:: Given entries

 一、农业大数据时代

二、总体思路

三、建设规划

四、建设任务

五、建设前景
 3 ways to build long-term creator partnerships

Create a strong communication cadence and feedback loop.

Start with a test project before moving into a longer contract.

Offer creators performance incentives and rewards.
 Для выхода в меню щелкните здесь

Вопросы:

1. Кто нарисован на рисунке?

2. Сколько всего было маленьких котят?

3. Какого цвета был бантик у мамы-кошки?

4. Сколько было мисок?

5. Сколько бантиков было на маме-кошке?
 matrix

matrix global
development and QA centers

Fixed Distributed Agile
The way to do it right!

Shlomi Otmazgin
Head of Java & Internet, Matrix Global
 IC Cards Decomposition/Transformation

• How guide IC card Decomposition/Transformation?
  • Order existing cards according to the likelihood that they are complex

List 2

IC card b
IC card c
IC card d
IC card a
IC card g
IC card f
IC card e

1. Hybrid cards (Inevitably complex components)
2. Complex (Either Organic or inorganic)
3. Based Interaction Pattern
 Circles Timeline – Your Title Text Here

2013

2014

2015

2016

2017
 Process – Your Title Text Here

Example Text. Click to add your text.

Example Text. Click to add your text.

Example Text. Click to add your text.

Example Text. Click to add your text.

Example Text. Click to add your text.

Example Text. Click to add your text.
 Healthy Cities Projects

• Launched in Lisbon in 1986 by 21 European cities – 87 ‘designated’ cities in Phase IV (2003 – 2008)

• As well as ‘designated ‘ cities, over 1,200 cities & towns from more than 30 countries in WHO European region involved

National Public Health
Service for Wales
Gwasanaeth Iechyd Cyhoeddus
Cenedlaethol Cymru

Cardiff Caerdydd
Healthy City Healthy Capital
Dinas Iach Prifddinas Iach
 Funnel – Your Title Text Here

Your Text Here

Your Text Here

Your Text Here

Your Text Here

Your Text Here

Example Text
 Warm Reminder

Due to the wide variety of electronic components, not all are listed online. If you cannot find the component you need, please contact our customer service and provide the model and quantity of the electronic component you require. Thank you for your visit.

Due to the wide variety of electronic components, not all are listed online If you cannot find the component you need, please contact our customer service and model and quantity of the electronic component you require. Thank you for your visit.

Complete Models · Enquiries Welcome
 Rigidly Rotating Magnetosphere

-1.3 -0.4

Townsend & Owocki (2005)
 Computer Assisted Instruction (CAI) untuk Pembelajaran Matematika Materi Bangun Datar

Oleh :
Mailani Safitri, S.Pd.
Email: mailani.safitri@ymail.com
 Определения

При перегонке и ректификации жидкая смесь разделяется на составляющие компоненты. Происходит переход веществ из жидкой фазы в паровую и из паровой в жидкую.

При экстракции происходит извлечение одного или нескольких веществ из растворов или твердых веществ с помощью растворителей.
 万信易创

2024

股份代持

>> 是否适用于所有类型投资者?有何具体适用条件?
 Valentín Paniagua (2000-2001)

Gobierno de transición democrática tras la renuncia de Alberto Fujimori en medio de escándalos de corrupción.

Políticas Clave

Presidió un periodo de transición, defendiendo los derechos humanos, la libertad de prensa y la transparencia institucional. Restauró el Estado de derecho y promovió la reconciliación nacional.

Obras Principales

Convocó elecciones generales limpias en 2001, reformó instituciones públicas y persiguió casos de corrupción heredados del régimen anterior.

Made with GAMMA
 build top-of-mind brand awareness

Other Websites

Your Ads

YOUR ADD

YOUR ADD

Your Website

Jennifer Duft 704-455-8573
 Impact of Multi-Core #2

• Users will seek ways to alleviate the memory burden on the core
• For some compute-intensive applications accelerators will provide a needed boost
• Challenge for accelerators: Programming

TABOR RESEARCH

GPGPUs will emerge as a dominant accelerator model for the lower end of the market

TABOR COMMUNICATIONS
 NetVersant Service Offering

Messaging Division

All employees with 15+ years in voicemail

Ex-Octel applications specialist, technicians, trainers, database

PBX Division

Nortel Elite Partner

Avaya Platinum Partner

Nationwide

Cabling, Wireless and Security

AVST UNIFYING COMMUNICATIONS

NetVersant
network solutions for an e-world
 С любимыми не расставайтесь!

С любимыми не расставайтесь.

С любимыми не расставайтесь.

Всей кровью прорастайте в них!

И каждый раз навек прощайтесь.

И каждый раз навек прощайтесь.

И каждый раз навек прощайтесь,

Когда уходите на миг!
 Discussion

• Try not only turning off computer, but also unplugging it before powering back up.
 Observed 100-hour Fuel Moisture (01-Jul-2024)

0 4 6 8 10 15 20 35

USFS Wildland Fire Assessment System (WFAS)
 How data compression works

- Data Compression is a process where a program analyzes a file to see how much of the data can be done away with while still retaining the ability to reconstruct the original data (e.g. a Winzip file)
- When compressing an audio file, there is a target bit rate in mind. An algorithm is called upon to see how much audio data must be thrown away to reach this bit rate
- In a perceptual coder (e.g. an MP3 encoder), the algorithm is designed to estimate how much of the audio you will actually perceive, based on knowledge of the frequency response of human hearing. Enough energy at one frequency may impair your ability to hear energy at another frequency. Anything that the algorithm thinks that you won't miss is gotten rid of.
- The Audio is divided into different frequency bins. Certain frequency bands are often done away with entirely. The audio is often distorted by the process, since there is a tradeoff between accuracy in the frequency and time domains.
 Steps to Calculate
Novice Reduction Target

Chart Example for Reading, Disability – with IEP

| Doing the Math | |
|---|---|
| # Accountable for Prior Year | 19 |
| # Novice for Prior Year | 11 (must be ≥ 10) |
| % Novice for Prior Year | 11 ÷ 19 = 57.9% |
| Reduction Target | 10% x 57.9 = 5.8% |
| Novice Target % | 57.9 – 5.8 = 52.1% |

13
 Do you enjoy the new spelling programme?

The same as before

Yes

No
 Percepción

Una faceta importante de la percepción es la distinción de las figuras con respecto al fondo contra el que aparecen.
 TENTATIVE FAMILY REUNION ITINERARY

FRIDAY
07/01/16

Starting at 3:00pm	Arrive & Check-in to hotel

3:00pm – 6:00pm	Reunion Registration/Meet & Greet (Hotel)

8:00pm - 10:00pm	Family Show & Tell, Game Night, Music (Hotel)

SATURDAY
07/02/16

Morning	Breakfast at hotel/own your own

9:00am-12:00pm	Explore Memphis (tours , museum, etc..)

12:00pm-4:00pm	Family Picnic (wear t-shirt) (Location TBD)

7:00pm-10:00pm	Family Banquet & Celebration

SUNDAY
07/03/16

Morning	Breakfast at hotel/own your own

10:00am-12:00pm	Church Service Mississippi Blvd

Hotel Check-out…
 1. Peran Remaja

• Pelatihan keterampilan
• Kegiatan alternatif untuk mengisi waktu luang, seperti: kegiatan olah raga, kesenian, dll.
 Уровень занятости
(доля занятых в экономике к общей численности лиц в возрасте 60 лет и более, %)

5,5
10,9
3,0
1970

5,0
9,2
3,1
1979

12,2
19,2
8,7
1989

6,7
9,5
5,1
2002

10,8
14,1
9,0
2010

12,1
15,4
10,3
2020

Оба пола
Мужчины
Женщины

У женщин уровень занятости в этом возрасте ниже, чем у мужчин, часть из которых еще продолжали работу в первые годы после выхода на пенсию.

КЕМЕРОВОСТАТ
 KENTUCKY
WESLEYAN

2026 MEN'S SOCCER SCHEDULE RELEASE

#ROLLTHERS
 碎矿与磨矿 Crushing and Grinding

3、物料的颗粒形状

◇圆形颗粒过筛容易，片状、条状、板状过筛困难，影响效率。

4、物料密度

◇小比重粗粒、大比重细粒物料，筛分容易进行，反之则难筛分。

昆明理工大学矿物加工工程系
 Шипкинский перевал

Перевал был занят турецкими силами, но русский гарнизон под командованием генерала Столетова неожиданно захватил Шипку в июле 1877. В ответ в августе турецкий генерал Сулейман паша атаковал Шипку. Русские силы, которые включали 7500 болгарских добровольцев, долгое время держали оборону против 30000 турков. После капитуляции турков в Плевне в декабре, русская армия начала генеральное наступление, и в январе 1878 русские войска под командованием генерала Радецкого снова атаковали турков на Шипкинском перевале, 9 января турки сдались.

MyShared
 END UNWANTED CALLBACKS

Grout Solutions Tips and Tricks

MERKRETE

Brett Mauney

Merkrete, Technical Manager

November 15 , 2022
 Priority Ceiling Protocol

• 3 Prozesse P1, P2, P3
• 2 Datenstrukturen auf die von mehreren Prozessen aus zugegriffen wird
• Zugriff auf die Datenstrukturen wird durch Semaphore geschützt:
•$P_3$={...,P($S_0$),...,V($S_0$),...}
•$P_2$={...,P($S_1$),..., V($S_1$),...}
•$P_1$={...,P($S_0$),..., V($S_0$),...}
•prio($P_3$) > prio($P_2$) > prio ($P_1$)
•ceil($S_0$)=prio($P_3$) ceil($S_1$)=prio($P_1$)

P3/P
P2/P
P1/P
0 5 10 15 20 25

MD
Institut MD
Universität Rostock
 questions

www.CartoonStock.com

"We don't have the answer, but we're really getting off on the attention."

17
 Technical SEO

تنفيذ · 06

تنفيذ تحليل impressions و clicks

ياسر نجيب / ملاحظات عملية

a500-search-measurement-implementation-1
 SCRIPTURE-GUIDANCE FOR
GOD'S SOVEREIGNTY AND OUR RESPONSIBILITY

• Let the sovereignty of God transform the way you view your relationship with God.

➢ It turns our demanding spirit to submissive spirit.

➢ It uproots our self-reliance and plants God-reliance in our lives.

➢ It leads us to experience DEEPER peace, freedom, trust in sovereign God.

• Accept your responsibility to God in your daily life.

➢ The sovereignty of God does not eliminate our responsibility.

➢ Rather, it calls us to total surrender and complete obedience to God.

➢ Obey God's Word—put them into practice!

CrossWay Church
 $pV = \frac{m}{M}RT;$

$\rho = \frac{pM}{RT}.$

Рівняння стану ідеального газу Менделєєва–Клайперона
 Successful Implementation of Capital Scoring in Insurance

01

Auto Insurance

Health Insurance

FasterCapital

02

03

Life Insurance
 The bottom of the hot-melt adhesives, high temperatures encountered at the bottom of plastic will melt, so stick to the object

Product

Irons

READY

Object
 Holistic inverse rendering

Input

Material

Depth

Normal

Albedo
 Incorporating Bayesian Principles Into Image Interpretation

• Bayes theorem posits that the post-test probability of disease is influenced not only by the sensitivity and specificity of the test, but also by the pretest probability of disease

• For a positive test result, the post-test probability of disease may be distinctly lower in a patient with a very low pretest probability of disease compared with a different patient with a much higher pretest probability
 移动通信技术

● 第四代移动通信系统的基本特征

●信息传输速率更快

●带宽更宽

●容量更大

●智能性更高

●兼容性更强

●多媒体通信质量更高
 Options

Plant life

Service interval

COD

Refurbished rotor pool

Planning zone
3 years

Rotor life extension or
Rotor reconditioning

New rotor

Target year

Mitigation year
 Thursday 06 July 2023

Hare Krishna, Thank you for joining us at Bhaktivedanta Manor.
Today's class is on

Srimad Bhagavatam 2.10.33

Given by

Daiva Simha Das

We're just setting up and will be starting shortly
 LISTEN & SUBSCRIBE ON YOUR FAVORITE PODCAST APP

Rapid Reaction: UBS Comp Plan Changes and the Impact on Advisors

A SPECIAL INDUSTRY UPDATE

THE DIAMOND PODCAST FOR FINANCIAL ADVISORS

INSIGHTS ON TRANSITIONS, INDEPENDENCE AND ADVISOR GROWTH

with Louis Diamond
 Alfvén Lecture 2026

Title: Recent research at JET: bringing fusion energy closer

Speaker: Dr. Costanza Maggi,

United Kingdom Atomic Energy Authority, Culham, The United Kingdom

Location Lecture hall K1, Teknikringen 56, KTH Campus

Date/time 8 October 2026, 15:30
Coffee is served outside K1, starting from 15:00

::::

→ Work item
Quote only the stretch of lines that starts the data above and ends with the line containing "1. Кто нарисован на рисунке?", both included.

→ Written reply
 一、农业大数据时代

二、总体思路

三、建设规划

四、建设任务

五、建设前景
 3 ways to build long-term creator partnerships

Create a strong communication cadence and feedback loop.

Start with a test project before moving into a longer contract.

Offer creators performance incentives and rewards.
 Для выхода в меню щелкните здесь

Вопросы:

1. Кто нарисован на рисунке?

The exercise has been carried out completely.